Revise the items below by replacing "paper" with "sheet" wherever it occurs and leaving everything else unchanged. Omit the pictures from your answer.

### Entries
________________________

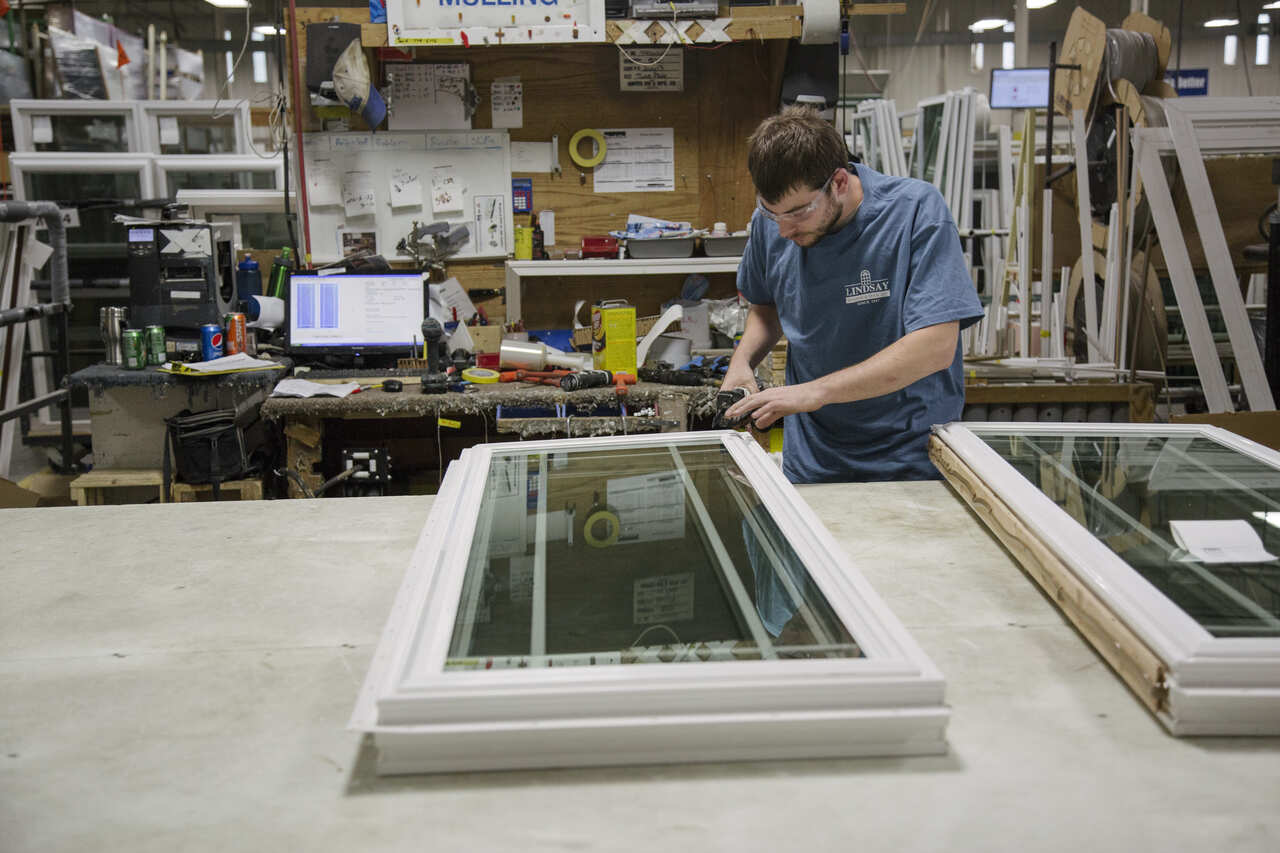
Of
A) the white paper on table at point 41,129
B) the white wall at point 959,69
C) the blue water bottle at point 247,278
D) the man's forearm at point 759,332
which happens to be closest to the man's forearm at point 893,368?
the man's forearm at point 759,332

________________________

### Task result
Of
A) the white sheet on table at point 41,129
B) the white wall at point 959,69
C) the blue water bottle at point 247,278
D) the man's forearm at point 759,332
which happens to be closest to the man's forearm at point 893,368?
the man's forearm at point 759,332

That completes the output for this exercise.